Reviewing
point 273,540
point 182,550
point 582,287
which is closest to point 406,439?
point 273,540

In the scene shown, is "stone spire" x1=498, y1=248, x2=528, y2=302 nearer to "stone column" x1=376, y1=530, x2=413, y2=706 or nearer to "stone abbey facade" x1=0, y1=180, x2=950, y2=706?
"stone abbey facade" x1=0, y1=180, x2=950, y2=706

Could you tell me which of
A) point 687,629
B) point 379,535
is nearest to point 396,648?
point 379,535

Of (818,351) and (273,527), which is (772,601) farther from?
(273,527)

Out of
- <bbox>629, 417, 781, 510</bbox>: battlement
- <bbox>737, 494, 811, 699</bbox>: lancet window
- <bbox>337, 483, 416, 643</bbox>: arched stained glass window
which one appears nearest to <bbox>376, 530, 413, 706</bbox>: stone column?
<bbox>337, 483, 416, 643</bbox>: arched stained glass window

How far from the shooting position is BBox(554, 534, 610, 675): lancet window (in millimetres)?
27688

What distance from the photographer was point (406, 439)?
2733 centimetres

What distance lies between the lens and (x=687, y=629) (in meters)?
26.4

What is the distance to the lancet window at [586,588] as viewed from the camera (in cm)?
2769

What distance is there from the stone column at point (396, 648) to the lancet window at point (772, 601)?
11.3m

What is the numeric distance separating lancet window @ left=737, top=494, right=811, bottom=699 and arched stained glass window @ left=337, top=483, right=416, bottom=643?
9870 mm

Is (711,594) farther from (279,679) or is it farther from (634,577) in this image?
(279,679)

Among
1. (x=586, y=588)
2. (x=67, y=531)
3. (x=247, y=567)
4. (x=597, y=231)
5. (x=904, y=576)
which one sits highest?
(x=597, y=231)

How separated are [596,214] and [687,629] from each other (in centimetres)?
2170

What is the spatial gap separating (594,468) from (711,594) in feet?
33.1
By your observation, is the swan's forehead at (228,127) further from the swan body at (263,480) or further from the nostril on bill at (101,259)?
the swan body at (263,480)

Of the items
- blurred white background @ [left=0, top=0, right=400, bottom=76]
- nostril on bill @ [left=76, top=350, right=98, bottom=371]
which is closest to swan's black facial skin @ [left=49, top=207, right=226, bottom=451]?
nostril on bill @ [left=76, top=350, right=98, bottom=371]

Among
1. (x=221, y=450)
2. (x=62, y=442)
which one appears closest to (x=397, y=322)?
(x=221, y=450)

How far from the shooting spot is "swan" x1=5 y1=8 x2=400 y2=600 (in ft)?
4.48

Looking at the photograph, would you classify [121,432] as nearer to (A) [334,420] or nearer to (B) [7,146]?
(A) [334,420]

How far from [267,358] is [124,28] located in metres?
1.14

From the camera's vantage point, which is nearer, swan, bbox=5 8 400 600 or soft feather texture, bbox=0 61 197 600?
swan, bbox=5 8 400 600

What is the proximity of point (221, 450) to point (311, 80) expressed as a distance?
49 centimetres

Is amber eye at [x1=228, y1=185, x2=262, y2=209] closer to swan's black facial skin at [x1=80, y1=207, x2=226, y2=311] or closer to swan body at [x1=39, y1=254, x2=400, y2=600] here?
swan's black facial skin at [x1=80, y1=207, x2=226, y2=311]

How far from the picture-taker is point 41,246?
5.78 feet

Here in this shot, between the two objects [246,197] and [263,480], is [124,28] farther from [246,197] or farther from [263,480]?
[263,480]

TASK PROMPT: Return, word for word, each line from the line that contains "How far from the shooting spot" to the end of the listing above; include both end lines and nothing else.

RESPONSE TO THE EXERCISE:
How far from the shooting spot is "swan" x1=5 y1=8 x2=400 y2=600 (in ft)?
4.48

Looking at the photograph, would you classify [121,432] as nearer to (A) [334,420] or nearer to (B) [7,146]?
(A) [334,420]

How far from [267,358] is [124,28] located in metres?
1.14

From the camera's vantage point, which is nearer, swan, bbox=5 8 400 600 or soft feather texture, bbox=0 61 197 600?
swan, bbox=5 8 400 600

What is the proximity of point (221, 450) to point (311, 80) expressed as a distance?
49 centimetres

Is amber eye at [x1=228, y1=185, x2=262, y2=209] closer to swan's black facial skin at [x1=80, y1=207, x2=226, y2=311] or closer to swan body at [x1=39, y1=254, x2=400, y2=600] here?
swan's black facial skin at [x1=80, y1=207, x2=226, y2=311]

How far from the picture-taker is point 41,246?
5.78 feet

Here in this shot, between the two objects [246,197] and [263,480], is [124,28] farther from [246,197] or farther from [263,480]?
[263,480]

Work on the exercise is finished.